Alix Contosta

Alix Contosta

Alix Contosta is a soil biogeochemist with a diverse academic background that began while studying philosophy and French at Villanova University. While that may seem like an unlikely beginning for her current research investigating soil biogeochemical processes, her research interests were able to grow and change throughout her time in graduate school and as a Northeastern States Research Cooperative (NSRC) Northern Forest Scholar 2006-2008.

Alix had her first experience with scientific research while working on her master's degree at Antioch University New England in 2002. It also was her first foray into finding her own funding and developing a research proposal in collaboration with the USDA Forest Service in Durham, New Hampshire. When she began her PhD at the University of New Hampshire (UNH) working with Dr. Serita Frey, she was interested in researching the simultaneous effects of soil warming and nitrogen additions on forest soils. Alix noted much research that focused on how a single disturbance affected soil processes. Instead, she took a more comprehensive look at the response of soil microbial communities to changes in both temperature and nitrogen availability, with the hope of gaining a better understanding of potential global change effects on soil microbes and the ecosystem functions they perform.

One of her tasks as a PhD student was to build a combined soil warming and nitrogen fertilization experiment at the Harvard Forest Long Term Ecological Research site in Petersham, Massachusetts. This experiment would allow her to address many of her questions about how soils respond to global change. NSRC Project: Soils in a Warmer World

Alix gained additional funding from NSRC as a Northern Forest Scholar, allowing her to focus much more time on her research than would have been possible if she had to work as a teaching or research assistant on another project. She also credits her NSRC funding as a stepping-stone in obtaining a National Science Foundation Doctoral Dissertation Improvements Grant (DDIG) because it gave her the freedom to pursue additional research outside of her original dissertation proposal as new questions arose.

One question that she pursued with her NSRC and DDIG funding was how wood decomposition was affected by higher temperatures and nitrogen inputs. Since wood and litter decay are important processes in forest carbon and nutrient cycling, any disruption to these processes can affect soil carbon storage and nutrient availability. In the end, she found that nitrogen additions depressed decay, while warming actually had little to no effect on decomposition. However, warming and nitrogen additions together sped up decomposition even faster than just adding nitrogen alone. This led Alix and her colleagues to understand that multifactor experiments can produce surprising and unsuspected results that would have otherwise been impossible to predict from single factor experiments alone.

After completing her PhD research, Alix was eager to work in more applied systems. She is now working as a post-doctoral researcher with both the Department of Natural Resources and the Earth Systems Research Center at UNH, with a goal to conduct further research about soil biogeochemistry in the context of applied issues. For instance, as we try to mitigate climate change, how can we plan development of our landscape to minimize climate change feedbacks?

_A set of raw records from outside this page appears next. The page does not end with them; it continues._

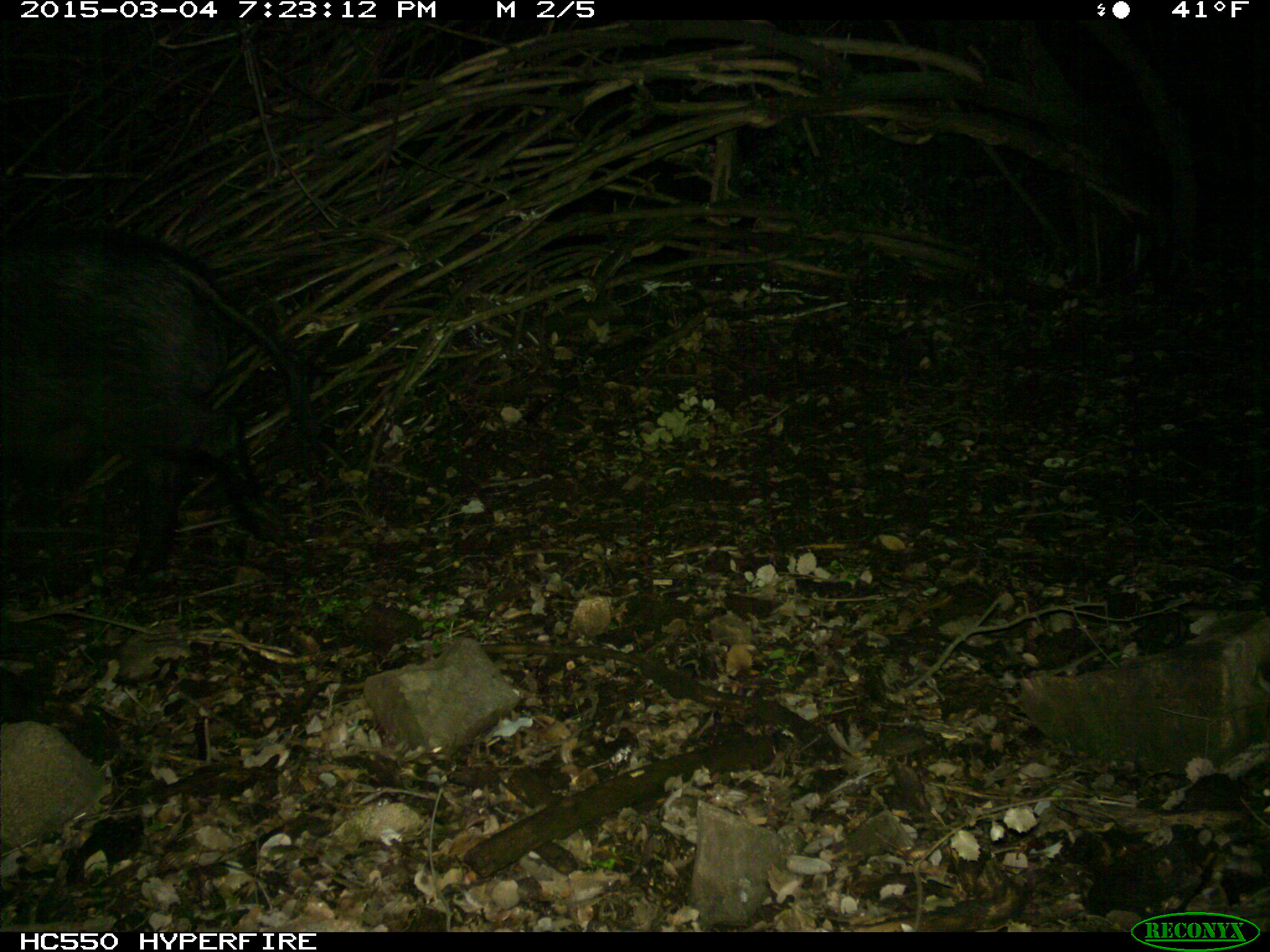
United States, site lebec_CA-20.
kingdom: Animalia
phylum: Chordata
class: Mammalia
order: Artiodactyla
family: Suidae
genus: Sus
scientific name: Sus scrofa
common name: wild boar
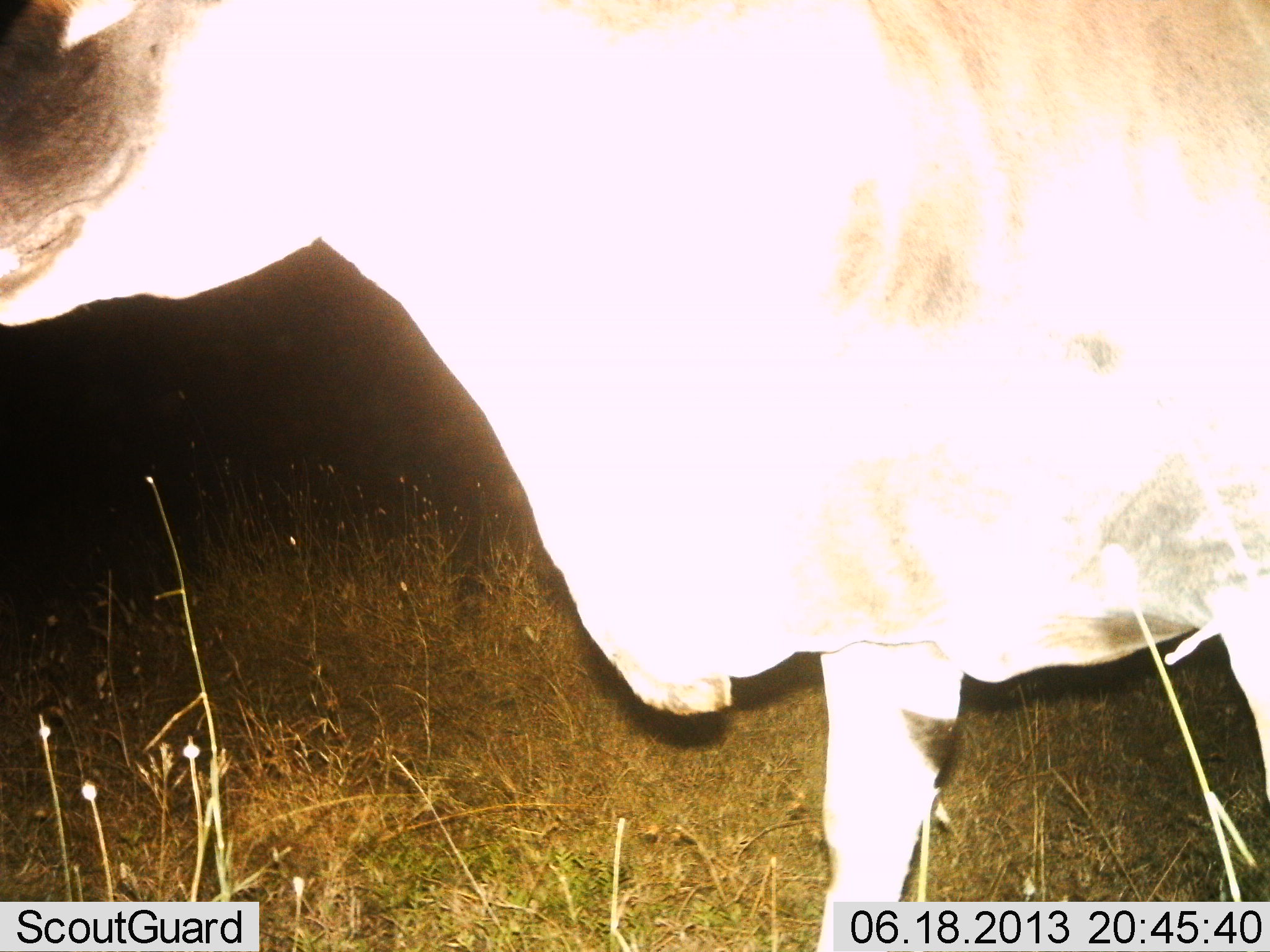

With those objectives in mind, Alix is working on two multi-collaborator, interdisciplinary projects that could benefit landowners working in the Northern Forest. The first project is focused on UNH dairy farms and aims to develop a model for sustainable dairy management throughout New England. The goal is to create a web-based tool to help farmers or extension agents understand how their farms can reduce greenhouse gas emissions and nutrient losses through management of soils, crops, and livestock.

Her other research is focused on a multiple land-use landscape around Durham and examines how agricultural, forested, and residential land cover types can offset or contribute to climate change through carbon sequestration, greenhouse gas emissions, and surface heat fluxes. Her aim is for the research to be useful for landowners and policy makers focused on land-management decisions in the Northern Forest region.

While her work is certainly complicated, challenging, and time-intensive, she draws inspiration from the very mountains and forests in which she has been living for the past ten years. Using the White Mountains as her playground, she is an avid hiker, Nordic skier, and passionate home gardener, as evidenced by the dozens of canned tomatoes stored in her garage. Aside from ecological research, she carves out time for West African drumming and dancing and has been a devoted yoga practitioner for over a decade.

What does she consider an ideal job? For Alix, a dream occupation would be something that allows her to study soil ecology while hiking Franconia Ridge. In the meantime, she continues to work for the Northern Forest to understand the many roles that soils play in ecosystems and the services that soils provide to society.